Wandering creates the desert.

             —Edmond Jabès

What is the relationship between writing and diaspora? This trans-genre workshop will move through a series of key diasporic texts, from ancient times to the present, asking students to respond to these works in their own language—with an emphasis on reading and writing across genre—through poem, essay, story and translation. Together, as a writing community, we will constellate a number of difficult, pressing questions around our collective work, including: what is our relationship as writers to urgent issues of diasporic statelessness in the contemporary moment?

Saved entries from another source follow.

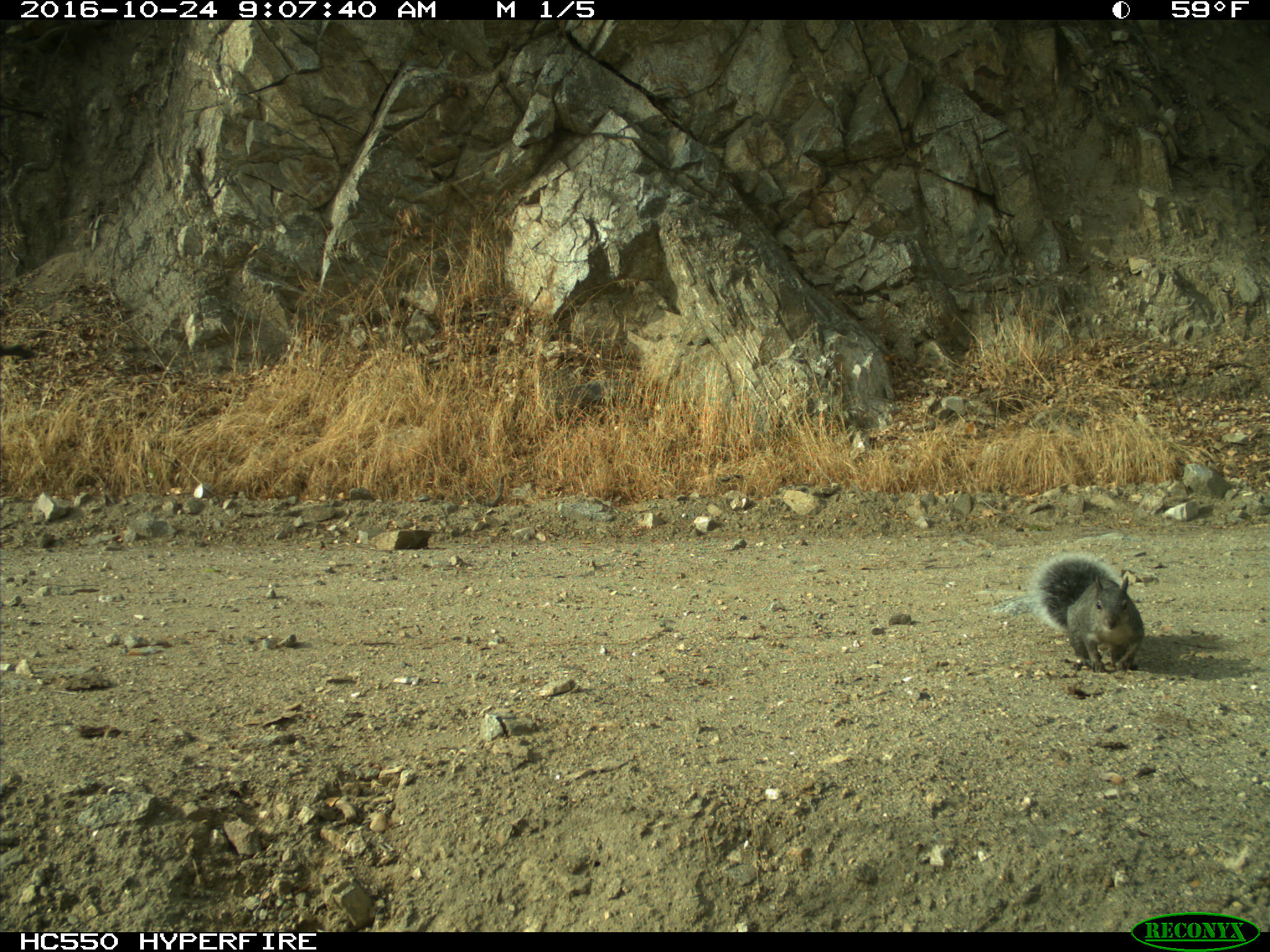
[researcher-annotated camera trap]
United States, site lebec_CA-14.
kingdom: Animalia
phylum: Chordata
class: Mammalia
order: Rodentia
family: Sciuridae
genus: Sciurus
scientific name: Sciurus carolinensis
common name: eastern gray squirrel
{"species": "Sciurus carolinensis (eastern gray squirrel)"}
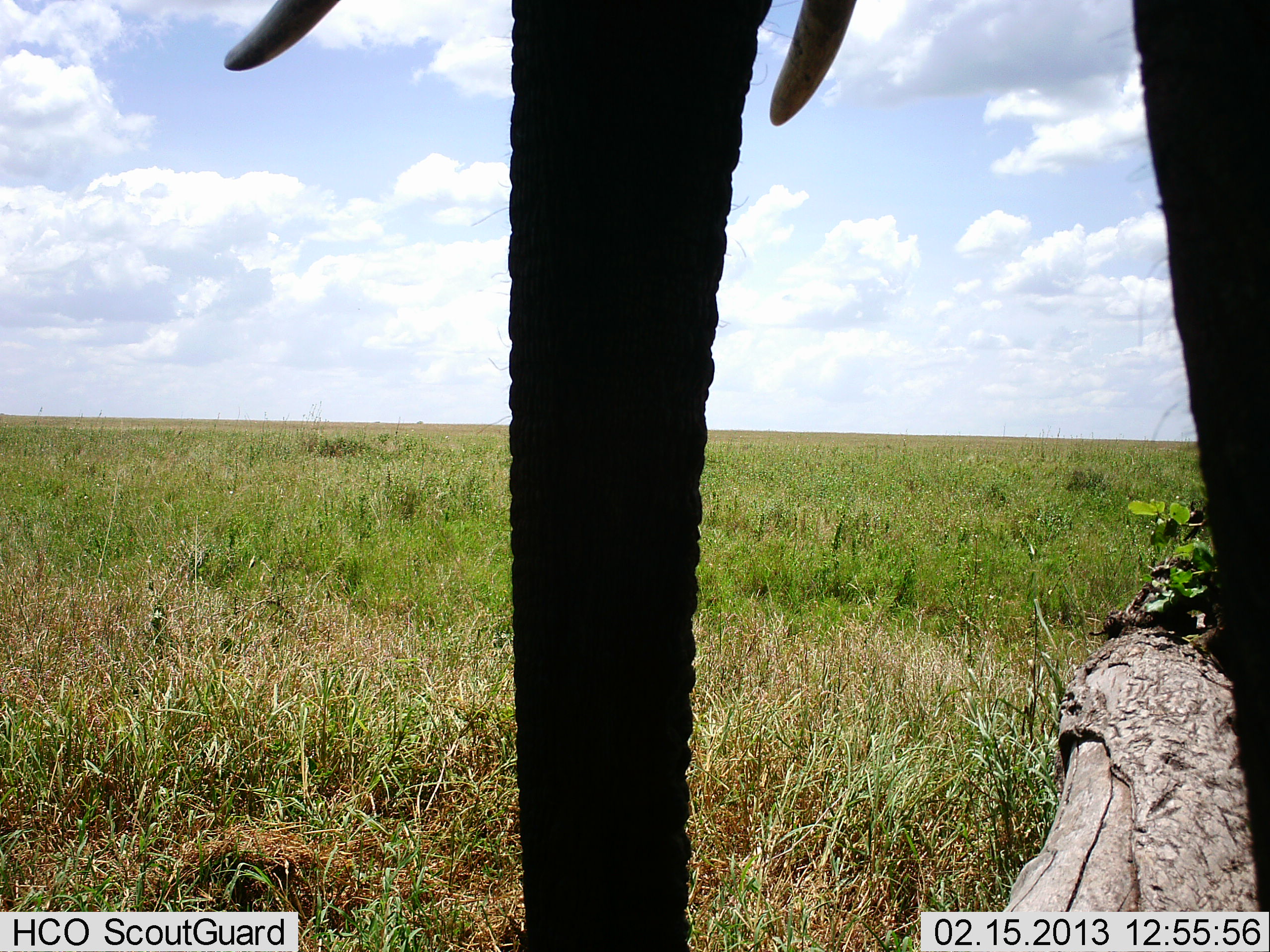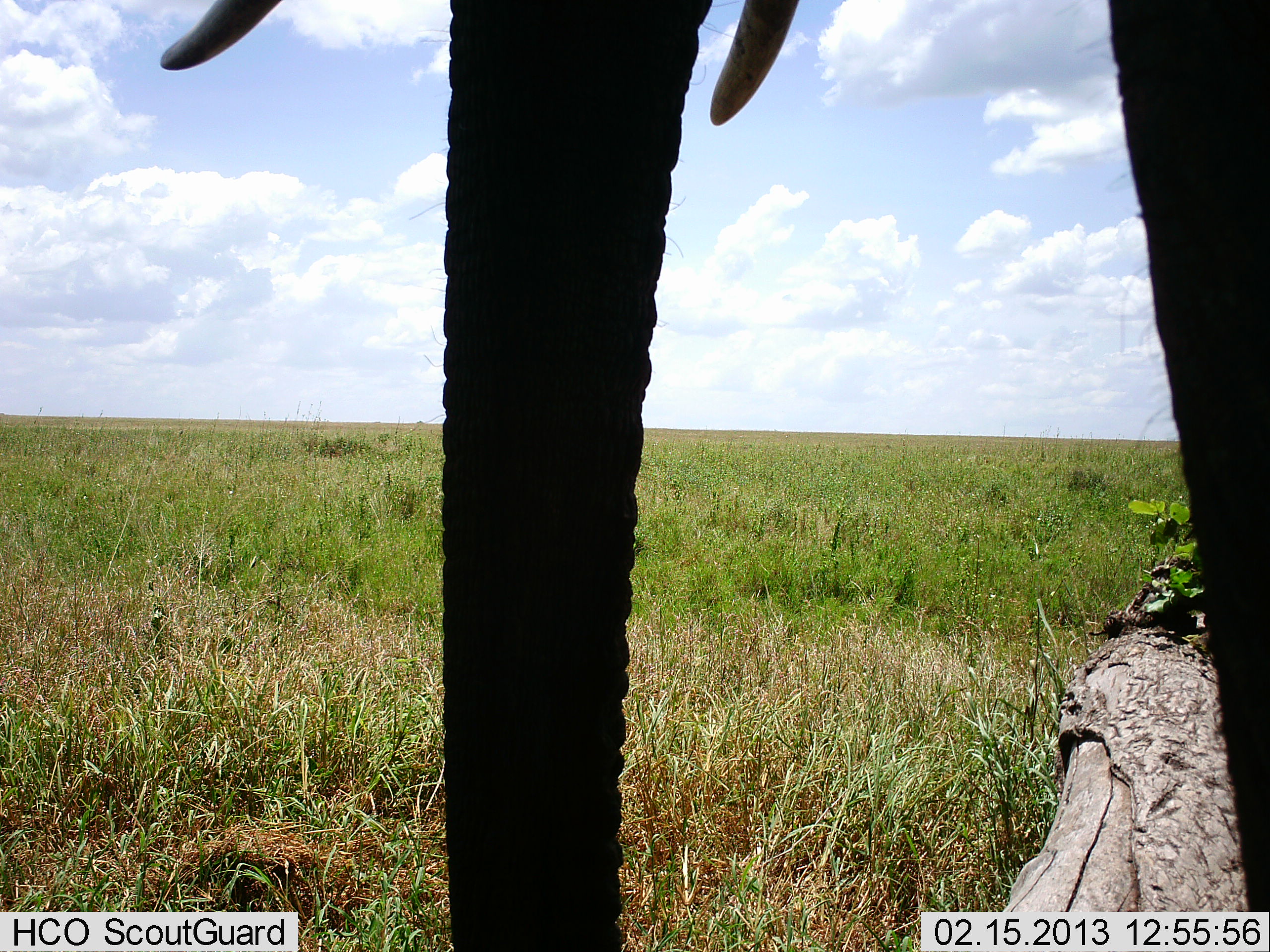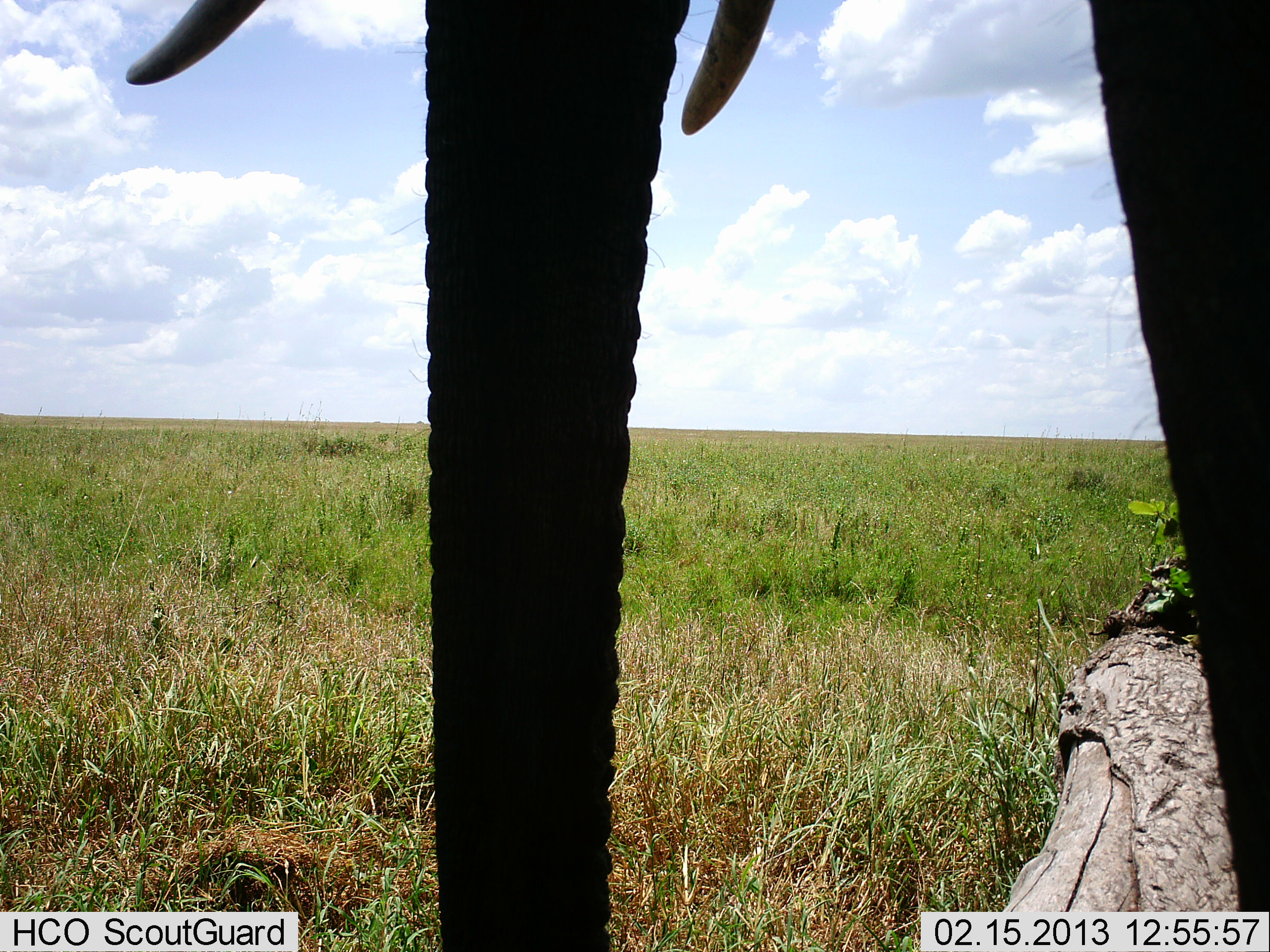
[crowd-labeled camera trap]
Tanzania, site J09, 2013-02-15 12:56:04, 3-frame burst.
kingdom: Animalia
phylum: Chordata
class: Mammalia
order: Proboscidea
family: Elephantidae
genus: Loxodonta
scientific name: Loxodonta africana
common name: african bush elephant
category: elephant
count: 1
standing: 81%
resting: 0%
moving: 19%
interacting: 0%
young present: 0%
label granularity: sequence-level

What are the implications of diaspora in art? The stakes of diaspora in art? Who gets to speak & who gets spoken for? How and where does language serve as a boundary/border defying medium? How and where are boundaries/borders reinforced and reified in language? Class sessions will incorporate a mixture of open communal discussion and paired-learning, and will engage with the intersubjectivities of the texts we read, write and translate by interpreting and workshopping them alongside one another.​ Texts we will be considering include: The Hebrew Bible (selections), The Vedas (selections), Homer's Odyssey (selections), various Qasida​s​ (​pre-Islamic ​Arabic​verse​),​The Babylonia Talmud (selections),​Shakespeare's The Tempest, Spinoza's The Ethics (selections), Rebbe Nachman's Stories, Claude Mckay's Constab Ballads, Mina Loy's Anglo Mongrels and the Rose,​Louis Zukofsky's "Poem Beginning 'The"',​Aimé Césaire's, Notebook of Return from a Native Land, Eric Lamming's, The Pleasures of Exile, Edmond Jabès's, The Book of Questions, Theresa Hak Kyung Cha's Dictee and Pierre Joris's, A Nomad Poetics, among others. No prior literary​/writing​experience required.